Ratings83
Average rating3.9
I got just over 25% of the way through, but I wasn't feeling the main POV/narrator. I'll definitely revisit this, but not anytime soon.
One of the best horror books I've read in awhile. The real-life fears of bullying, alcoholism, pedophilia, loneliness, and poverty juxtaposed with the supernatural terror of vampirism.
It is genuinely chilling and emotionally moving.
I was invested in all of the characters, including feeling empathy for the “villains.”
The ending was amazing, a little bit open-ended but also satisfying.
Un très beau roman, passionnant.
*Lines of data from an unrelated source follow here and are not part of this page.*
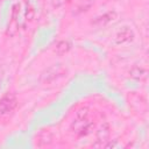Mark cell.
Instances as JSON below:
<instances>
[{"mask_svg": "<svg viewBox=\"0 0 149 149\" xmlns=\"http://www.w3.org/2000/svg\"><path fill=\"white\" fill-rule=\"evenodd\" d=\"M16 104H17V100H16V97L13 93L5 94L0 99V114L5 115V114H8V113L13 112L14 108L16 107Z\"/></svg>", "mask_w": 149, "mask_h": 149, "instance_id": "obj_2", "label": "cell"}, {"mask_svg": "<svg viewBox=\"0 0 149 149\" xmlns=\"http://www.w3.org/2000/svg\"><path fill=\"white\" fill-rule=\"evenodd\" d=\"M97 135H98L99 141H106V140L108 139V136H109V127H108V125H107V123H104V125L99 128Z\"/></svg>", "mask_w": 149, "mask_h": 149, "instance_id": "obj_4", "label": "cell"}, {"mask_svg": "<svg viewBox=\"0 0 149 149\" xmlns=\"http://www.w3.org/2000/svg\"><path fill=\"white\" fill-rule=\"evenodd\" d=\"M132 77H135V78H137V79H140L141 78V73H146L142 69H139V68H135V69H133L132 70Z\"/></svg>", "mask_w": 149, "mask_h": 149, "instance_id": "obj_7", "label": "cell"}, {"mask_svg": "<svg viewBox=\"0 0 149 149\" xmlns=\"http://www.w3.org/2000/svg\"><path fill=\"white\" fill-rule=\"evenodd\" d=\"M87 115H88L87 108H81L77 112V118L71 125V128L76 134L86 135L90 133V129L92 128L93 125L91 121H88Z\"/></svg>", "mask_w": 149, "mask_h": 149, "instance_id": "obj_1", "label": "cell"}, {"mask_svg": "<svg viewBox=\"0 0 149 149\" xmlns=\"http://www.w3.org/2000/svg\"><path fill=\"white\" fill-rule=\"evenodd\" d=\"M68 49H69V44H68L66 42H61V43L57 45V51L61 52V54L65 52Z\"/></svg>", "mask_w": 149, "mask_h": 149, "instance_id": "obj_6", "label": "cell"}, {"mask_svg": "<svg viewBox=\"0 0 149 149\" xmlns=\"http://www.w3.org/2000/svg\"><path fill=\"white\" fill-rule=\"evenodd\" d=\"M65 0H54V2H55V5H57V6H59L61 3H63Z\"/></svg>", "mask_w": 149, "mask_h": 149, "instance_id": "obj_8", "label": "cell"}, {"mask_svg": "<svg viewBox=\"0 0 149 149\" xmlns=\"http://www.w3.org/2000/svg\"><path fill=\"white\" fill-rule=\"evenodd\" d=\"M133 37H134L133 31H132L128 27H123V28H121V29L118 31V34H116V36H115V42H116L118 44L127 43V42H130V41L133 40Z\"/></svg>", "mask_w": 149, "mask_h": 149, "instance_id": "obj_3", "label": "cell"}, {"mask_svg": "<svg viewBox=\"0 0 149 149\" xmlns=\"http://www.w3.org/2000/svg\"><path fill=\"white\" fill-rule=\"evenodd\" d=\"M115 19H116V14L114 12H111V13H107V14L102 15L101 17H99L98 21L100 22V24H105V23H109V22L115 21Z\"/></svg>", "mask_w": 149, "mask_h": 149, "instance_id": "obj_5", "label": "cell"}]
</instances>
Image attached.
Derrière une histoire fantastique de vampire se cache une description de la fin de l'enfance, de la solitude des banlieues occidentales, de la misère sociale. Une grande claque qui a été adapté dans le très bon film “Morse”.
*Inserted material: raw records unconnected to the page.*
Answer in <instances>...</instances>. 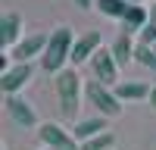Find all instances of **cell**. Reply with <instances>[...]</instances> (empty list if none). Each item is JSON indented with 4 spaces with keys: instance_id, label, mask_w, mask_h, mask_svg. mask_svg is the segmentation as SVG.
<instances>
[{
    "instance_id": "6da1fadb",
    "label": "cell",
    "mask_w": 156,
    "mask_h": 150,
    "mask_svg": "<svg viewBox=\"0 0 156 150\" xmlns=\"http://www.w3.org/2000/svg\"><path fill=\"white\" fill-rule=\"evenodd\" d=\"M72 47H75V34H72V28H56L53 34H50V41H47L44 56H41V69L59 75L62 66H66V62H72Z\"/></svg>"
},
{
    "instance_id": "7a4b0ae2",
    "label": "cell",
    "mask_w": 156,
    "mask_h": 150,
    "mask_svg": "<svg viewBox=\"0 0 156 150\" xmlns=\"http://www.w3.org/2000/svg\"><path fill=\"white\" fill-rule=\"evenodd\" d=\"M56 94H59V112L66 119H75L78 106H81V78L75 69H62L56 75Z\"/></svg>"
},
{
    "instance_id": "3957f363",
    "label": "cell",
    "mask_w": 156,
    "mask_h": 150,
    "mask_svg": "<svg viewBox=\"0 0 156 150\" xmlns=\"http://www.w3.org/2000/svg\"><path fill=\"white\" fill-rule=\"evenodd\" d=\"M84 94H87L90 103L97 106L100 116H109V119H112V116H119V112H122V100L115 97V91H109V88H106V84H100L97 78L84 88Z\"/></svg>"
},
{
    "instance_id": "277c9868",
    "label": "cell",
    "mask_w": 156,
    "mask_h": 150,
    "mask_svg": "<svg viewBox=\"0 0 156 150\" xmlns=\"http://www.w3.org/2000/svg\"><path fill=\"white\" fill-rule=\"evenodd\" d=\"M37 138H41V144L50 147V150H81L78 141H75V134L66 131V128L56 125V122H44L41 128H37Z\"/></svg>"
},
{
    "instance_id": "5b68a950",
    "label": "cell",
    "mask_w": 156,
    "mask_h": 150,
    "mask_svg": "<svg viewBox=\"0 0 156 150\" xmlns=\"http://www.w3.org/2000/svg\"><path fill=\"white\" fill-rule=\"evenodd\" d=\"M90 69H94V75H97L100 84H106V88H115V84H119V62H115L112 50L100 47L97 53L90 56Z\"/></svg>"
},
{
    "instance_id": "8992f818",
    "label": "cell",
    "mask_w": 156,
    "mask_h": 150,
    "mask_svg": "<svg viewBox=\"0 0 156 150\" xmlns=\"http://www.w3.org/2000/svg\"><path fill=\"white\" fill-rule=\"evenodd\" d=\"M31 75H34L31 62H16L12 69H6L3 75H0V91L3 94H19L22 88L31 81Z\"/></svg>"
},
{
    "instance_id": "52a82bcc",
    "label": "cell",
    "mask_w": 156,
    "mask_h": 150,
    "mask_svg": "<svg viewBox=\"0 0 156 150\" xmlns=\"http://www.w3.org/2000/svg\"><path fill=\"white\" fill-rule=\"evenodd\" d=\"M47 41H50V38H44V34H28V38H22V41L9 50V56L16 62H31L34 56H44Z\"/></svg>"
},
{
    "instance_id": "ba28073f",
    "label": "cell",
    "mask_w": 156,
    "mask_h": 150,
    "mask_svg": "<svg viewBox=\"0 0 156 150\" xmlns=\"http://www.w3.org/2000/svg\"><path fill=\"white\" fill-rule=\"evenodd\" d=\"M3 103H6V116H9L12 122H16L19 128H34V125H37L34 109H31L28 103H25V100H22L19 94H6V100H3Z\"/></svg>"
},
{
    "instance_id": "9c48e42d",
    "label": "cell",
    "mask_w": 156,
    "mask_h": 150,
    "mask_svg": "<svg viewBox=\"0 0 156 150\" xmlns=\"http://www.w3.org/2000/svg\"><path fill=\"white\" fill-rule=\"evenodd\" d=\"M100 50V34L97 31H87L81 38H75V47H72V66H81V62H87L90 56H94Z\"/></svg>"
},
{
    "instance_id": "30bf717a",
    "label": "cell",
    "mask_w": 156,
    "mask_h": 150,
    "mask_svg": "<svg viewBox=\"0 0 156 150\" xmlns=\"http://www.w3.org/2000/svg\"><path fill=\"white\" fill-rule=\"evenodd\" d=\"M19 31H22V16L19 12H6V16L0 19V41H3L6 53L19 44Z\"/></svg>"
},
{
    "instance_id": "8fae6325",
    "label": "cell",
    "mask_w": 156,
    "mask_h": 150,
    "mask_svg": "<svg viewBox=\"0 0 156 150\" xmlns=\"http://www.w3.org/2000/svg\"><path fill=\"white\" fill-rule=\"evenodd\" d=\"M147 19H150V9H144L140 3H131V9H128L125 19H122L125 34H140V28L147 25Z\"/></svg>"
},
{
    "instance_id": "7c38bea8",
    "label": "cell",
    "mask_w": 156,
    "mask_h": 150,
    "mask_svg": "<svg viewBox=\"0 0 156 150\" xmlns=\"http://www.w3.org/2000/svg\"><path fill=\"white\" fill-rule=\"evenodd\" d=\"M109 50H112V56H115V62H119V66H128V62L134 59V50H137V47H134V41H131V34L122 31Z\"/></svg>"
},
{
    "instance_id": "4fadbf2b",
    "label": "cell",
    "mask_w": 156,
    "mask_h": 150,
    "mask_svg": "<svg viewBox=\"0 0 156 150\" xmlns=\"http://www.w3.org/2000/svg\"><path fill=\"white\" fill-rule=\"evenodd\" d=\"M103 131H106V122H103V119H81V122L72 128L75 141H81V144L90 141V138H97V134H103Z\"/></svg>"
},
{
    "instance_id": "5bb4252c",
    "label": "cell",
    "mask_w": 156,
    "mask_h": 150,
    "mask_svg": "<svg viewBox=\"0 0 156 150\" xmlns=\"http://www.w3.org/2000/svg\"><path fill=\"white\" fill-rule=\"evenodd\" d=\"M112 91H115L119 100H144V97H150V88L140 84V81H122V84H115Z\"/></svg>"
},
{
    "instance_id": "9a60e30c",
    "label": "cell",
    "mask_w": 156,
    "mask_h": 150,
    "mask_svg": "<svg viewBox=\"0 0 156 150\" xmlns=\"http://www.w3.org/2000/svg\"><path fill=\"white\" fill-rule=\"evenodd\" d=\"M134 0H97V9L109 19H125V12L131 9Z\"/></svg>"
},
{
    "instance_id": "2e32d148",
    "label": "cell",
    "mask_w": 156,
    "mask_h": 150,
    "mask_svg": "<svg viewBox=\"0 0 156 150\" xmlns=\"http://www.w3.org/2000/svg\"><path fill=\"white\" fill-rule=\"evenodd\" d=\"M134 59L140 62V66H147L150 72H156V47H150V44H137Z\"/></svg>"
},
{
    "instance_id": "e0dca14e",
    "label": "cell",
    "mask_w": 156,
    "mask_h": 150,
    "mask_svg": "<svg viewBox=\"0 0 156 150\" xmlns=\"http://www.w3.org/2000/svg\"><path fill=\"white\" fill-rule=\"evenodd\" d=\"M137 41L140 44H156V3L150 6V19H147V25H144V28H140V34H137Z\"/></svg>"
},
{
    "instance_id": "ac0fdd59",
    "label": "cell",
    "mask_w": 156,
    "mask_h": 150,
    "mask_svg": "<svg viewBox=\"0 0 156 150\" xmlns=\"http://www.w3.org/2000/svg\"><path fill=\"white\" fill-rule=\"evenodd\" d=\"M112 144H115V138H112L109 131H103V134H97V138H90V141H84L81 150H109Z\"/></svg>"
},
{
    "instance_id": "d6986e66",
    "label": "cell",
    "mask_w": 156,
    "mask_h": 150,
    "mask_svg": "<svg viewBox=\"0 0 156 150\" xmlns=\"http://www.w3.org/2000/svg\"><path fill=\"white\" fill-rule=\"evenodd\" d=\"M75 3L81 6V9H90V6H94V3H90V0H75Z\"/></svg>"
},
{
    "instance_id": "ffe728a7",
    "label": "cell",
    "mask_w": 156,
    "mask_h": 150,
    "mask_svg": "<svg viewBox=\"0 0 156 150\" xmlns=\"http://www.w3.org/2000/svg\"><path fill=\"white\" fill-rule=\"evenodd\" d=\"M150 106L156 109V88H150Z\"/></svg>"
},
{
    "instance_id": "44dd1931",
    "label": "cell",
    "mask_w": 156,
    "mask_h": 150,
    "mask_svg": "<svg viewBox=\"0 0 156 150\" xmlns=\"http://www.w3.org/2000/svg\"><path fill=\"white\" fill-rule=\"evenodd\" d=\"M47 150H50V147H47Z\"/></svg>"
},
{
    "instance_id": "7402d4cb",
    "label": "cell",
    "mask_w": 156,
    "mask_h": 150,
    "mask_svg": "<svg viewBox=\"0 0 156 150\" xmlns=\"http://www.w3.org/2000/svg\"><path fill=\"white\" fill-rule=\"evenodd\" d=\"M153 47H156V44H153Z\"/></svg>"
}]
</instances>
I have no clue how this book won awards. Granted it hit the mark on creepy, disturbing and weird, but award winning? No. First off the vampire concept made no sense to me. Yes ok, the author tried an original take, but it just didn't add up for me. Now let's talk about the book as a whole. The beginning was promising. Internal conflicts, a disturbed child and a creepy murderer hovering in the background. This all built itself into a Stephen King like feel, but then the middle came. Where I have no idea what happened other than being subject to disturbing dark sexual displays and internal monologs from characters I didn't care about. In fact I felt like the whole pack of drinkers were just extra. They didn't contribute to the story progression much. The only characters I even wanted to hear about were Oskar and Eli, but by the end of the book I was struggling to even care about them as well. The ending was predictable and left me unsatisfied. There was too little explained and a bunch of questions left hovering about. Not an author I will continue to read.
Friendship?
Well, this is not your typical coming of age story. Not your typical best friend got me out of my shell story. Not your typical something strange is affecting the town. It's mostly all of these things. It's not easy to root for any of these characters really.
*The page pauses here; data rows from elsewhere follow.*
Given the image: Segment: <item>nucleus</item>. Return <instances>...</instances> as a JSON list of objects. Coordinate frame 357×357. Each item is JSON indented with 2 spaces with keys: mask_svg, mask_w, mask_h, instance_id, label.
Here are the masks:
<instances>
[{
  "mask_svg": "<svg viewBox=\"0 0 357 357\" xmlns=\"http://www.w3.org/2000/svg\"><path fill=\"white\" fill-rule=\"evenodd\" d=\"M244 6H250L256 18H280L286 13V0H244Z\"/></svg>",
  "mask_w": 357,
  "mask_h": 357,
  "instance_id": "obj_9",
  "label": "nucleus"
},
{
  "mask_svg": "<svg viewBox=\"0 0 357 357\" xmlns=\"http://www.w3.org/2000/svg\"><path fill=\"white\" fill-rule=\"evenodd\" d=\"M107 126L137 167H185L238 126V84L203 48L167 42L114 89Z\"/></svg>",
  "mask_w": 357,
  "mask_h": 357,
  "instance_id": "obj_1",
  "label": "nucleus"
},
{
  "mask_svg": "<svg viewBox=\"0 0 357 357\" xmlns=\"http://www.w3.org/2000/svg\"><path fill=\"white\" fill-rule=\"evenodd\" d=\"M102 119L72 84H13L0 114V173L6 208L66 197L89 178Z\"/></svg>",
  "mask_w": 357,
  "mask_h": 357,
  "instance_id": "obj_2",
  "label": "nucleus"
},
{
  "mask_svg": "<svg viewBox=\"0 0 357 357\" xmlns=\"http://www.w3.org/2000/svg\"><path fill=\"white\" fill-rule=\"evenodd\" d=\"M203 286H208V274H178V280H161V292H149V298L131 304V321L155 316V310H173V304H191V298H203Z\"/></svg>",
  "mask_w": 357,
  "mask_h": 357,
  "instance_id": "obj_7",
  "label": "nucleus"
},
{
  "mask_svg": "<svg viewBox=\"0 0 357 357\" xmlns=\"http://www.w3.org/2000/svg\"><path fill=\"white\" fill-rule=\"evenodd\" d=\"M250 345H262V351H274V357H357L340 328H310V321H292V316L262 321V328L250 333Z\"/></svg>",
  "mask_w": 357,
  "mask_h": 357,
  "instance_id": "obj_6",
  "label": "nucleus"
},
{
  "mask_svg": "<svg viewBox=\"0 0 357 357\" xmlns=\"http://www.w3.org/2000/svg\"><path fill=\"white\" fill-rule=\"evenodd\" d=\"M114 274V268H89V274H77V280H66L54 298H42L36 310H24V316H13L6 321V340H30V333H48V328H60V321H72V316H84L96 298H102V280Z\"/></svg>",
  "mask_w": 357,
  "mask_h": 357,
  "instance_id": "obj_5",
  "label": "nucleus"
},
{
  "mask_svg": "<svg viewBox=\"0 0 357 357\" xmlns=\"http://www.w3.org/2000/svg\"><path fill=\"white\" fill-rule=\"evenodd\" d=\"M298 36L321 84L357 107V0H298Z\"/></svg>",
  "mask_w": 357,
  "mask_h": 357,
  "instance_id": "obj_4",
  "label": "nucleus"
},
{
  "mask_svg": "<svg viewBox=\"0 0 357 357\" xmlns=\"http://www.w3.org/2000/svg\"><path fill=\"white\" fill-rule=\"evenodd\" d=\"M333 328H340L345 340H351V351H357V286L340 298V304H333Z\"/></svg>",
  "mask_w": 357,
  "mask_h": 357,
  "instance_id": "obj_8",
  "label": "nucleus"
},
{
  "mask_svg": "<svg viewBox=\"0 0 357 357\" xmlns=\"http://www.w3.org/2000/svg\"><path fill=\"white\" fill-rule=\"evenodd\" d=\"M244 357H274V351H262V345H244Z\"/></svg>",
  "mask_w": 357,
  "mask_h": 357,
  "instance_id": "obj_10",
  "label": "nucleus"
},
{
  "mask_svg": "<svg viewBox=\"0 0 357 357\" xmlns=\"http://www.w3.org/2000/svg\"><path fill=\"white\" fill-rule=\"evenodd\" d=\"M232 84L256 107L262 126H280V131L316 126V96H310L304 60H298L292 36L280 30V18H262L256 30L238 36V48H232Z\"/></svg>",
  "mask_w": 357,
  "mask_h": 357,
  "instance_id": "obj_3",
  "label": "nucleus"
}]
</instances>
We have or MC, we don't know too much about him, just that he's quiet and bullied.
In comes Eli. We find out quickly what he is and how he survives, thanks to the introduction of our other sort of main character/tragic villain/monster of sorts. As to how he became that, we find out in a crazy disturbing fever dream. (check out TW). He is selfish, and survivalist, but affects profoundly our MC and is probably his first friend, same for him i guess.
We have other side characters in the townspeople and they ground the story away from the coming of age friendship/love story, showing the reality of what it takes to live in Eli's world.
Overall way better than the movies, certainly better than the latest one, that really changes Eli's background. The pacing is what you'd expect of this author: slow, episodic and fever dreams inserted here and there.